■ **Your task**
After locating "4 3 Connective" in the listing below, copy that line and each one after it exactly, ending with the line that has "paesaggio freddo immagine stock".

■ **Provided material**
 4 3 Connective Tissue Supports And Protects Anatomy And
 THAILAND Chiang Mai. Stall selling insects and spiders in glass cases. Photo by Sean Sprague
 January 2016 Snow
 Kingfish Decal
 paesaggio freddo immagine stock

* * *

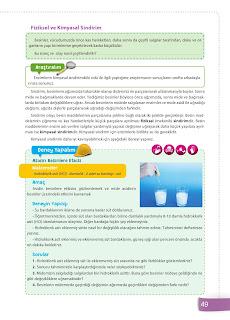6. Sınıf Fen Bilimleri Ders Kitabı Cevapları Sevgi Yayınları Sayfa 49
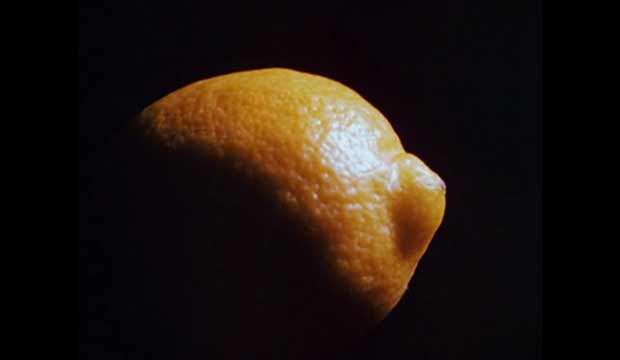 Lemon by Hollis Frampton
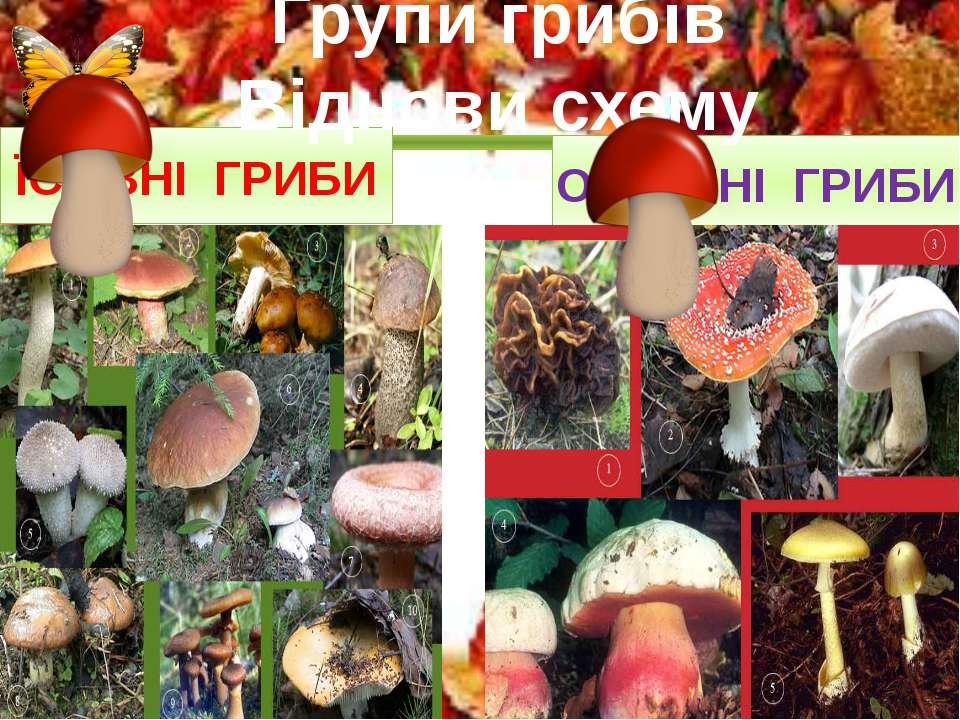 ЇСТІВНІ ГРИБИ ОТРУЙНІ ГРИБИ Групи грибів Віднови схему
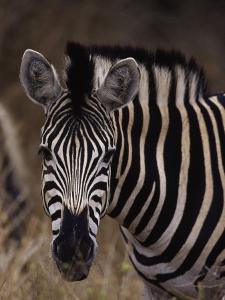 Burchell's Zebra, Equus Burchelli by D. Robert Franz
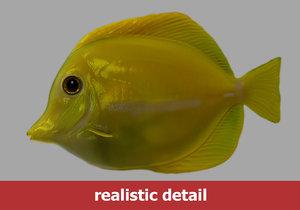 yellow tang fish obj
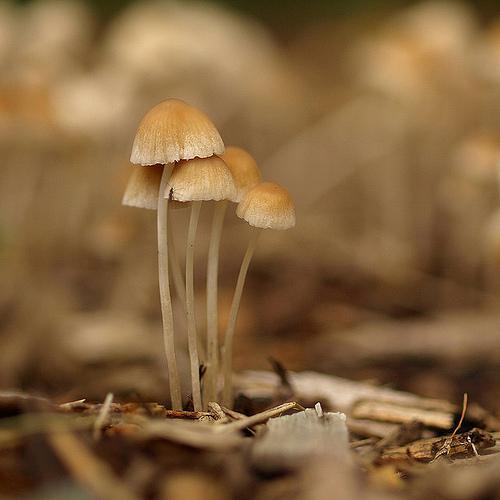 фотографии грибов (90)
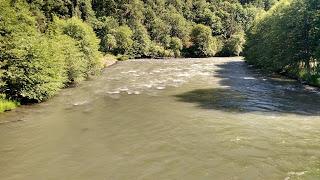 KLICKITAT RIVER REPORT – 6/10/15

■ **Task output**
 4 3 Connective Tissue Supports And Protects Anatomy And
 THAILAND Chiang Mai. Stall selling insects and spiders in glass cases. Photo by Sean Sprague
 January 2016 Snow
 Kingfish Decal
 paesaggio freddo immagine stock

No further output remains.